Photo essay by Lucy Saunders.
The climb up Mount Takao offered a beautiful escape from the 36 degree heat of Tokyo (when people say summer in Japan can be humid, they’re not lying) and the surrounding trees (illuminated as they were by dappled sunlight) provided welcome patches of shade. That said, even at this height the heat was blistering – which no doubt played a part in making the mountainside appear entirely isolated. It felt peaceful, almost timeless. There was a quietness that felt worlds away from the bustling city I had left only hours before.
I saw in the distance, swooping in the trees, a swish of white, like some mountain spirit celebrating the sun. Bug catchers were dancing around the tree trunks with their nets, sliding down the steep mountain slopes or clinging to branches as if it were second nature. I watched them for hours, enthralled by their agility, and they paused to show me their collections – beetles, butterflies, cicadas and moths presented in carefully selected boxes, handled with the upmost care.
There was something particularly beautiful about being in such a treasured, spiritual place and watching locals move through the setting as if it were entirely their own. Everyone I spoke to seemed to know one tree species from another, the name of each insect, where they sleep and exactly how to hold and care for them. They were also careful to ensure that they gave something back to the land each time it was kind enough to bestow a treasure upon them. Shrines and temples were found along my walk up Mount Takao and at each you could stop to pray – following the advice of smiling locals – taking part in an ancient Shinto practice that felt as old as these mountains.
Shintoism is Japan’s indigenous religion – one that, rather than following a set ruler or doctrine, focuses on the concepts of purity and respect. There is a deep admiration for nature and its power, with the natural world being the domain of kami, deities that can take almost any form and add a sense of order to our somewhat chaotic world. They may be in a tree, stream or the mist itself.
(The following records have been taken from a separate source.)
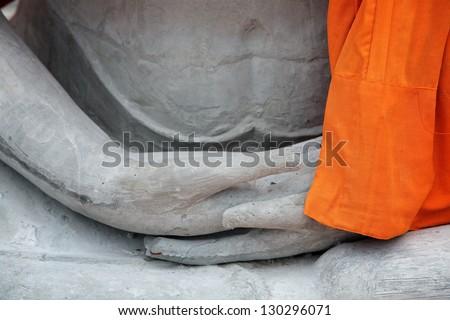 hand of buddha statue. - stock photo
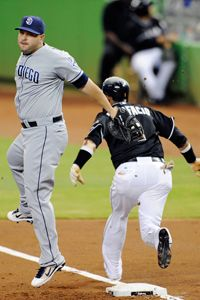 As he ran to first base on July 27, 2012, Miami Marlins player Emilio Bonifacio had to stay within the running lane, or risk being called out for interfering with Yonder Alonso of the San Diego Padres. See more sports pictures.
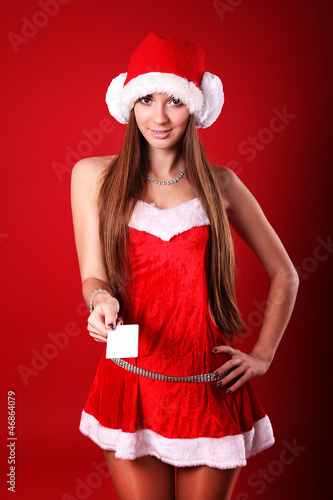 beautiful young brunette woman wearing a Santa's hat holding a b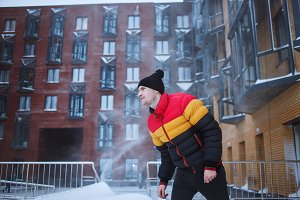 Strong man with in winter clothes enjoys the snow, cold, snowfall, blizzard. Urban yard background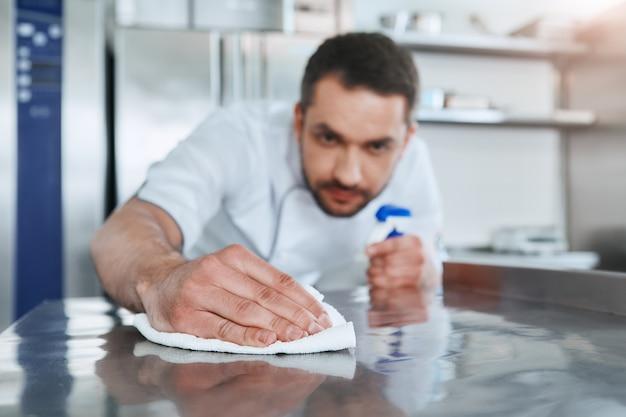 Precauzioni igieniche lavoratore nella cucina del ristorante che pulisce dopo il servizio di messa a fuoco selettiva sul suo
These spirits watch over the humans of the city below, as they always have. And although it may seem to be a strange concept at first, when you sit and embrace these surroundings you can’t help but sense that nature is somehow watching out for you. Being in a natural location this powerful had a very interesting effect. You come to appreciate your place in the world anew. Indeed, even when I descended Mount Takao and returned to the man-made brilliance of Tokyo I couldn’t help but notice little pockets of natural beauty and, pausing to acknowledge their power, found that Japan felt more and more like home.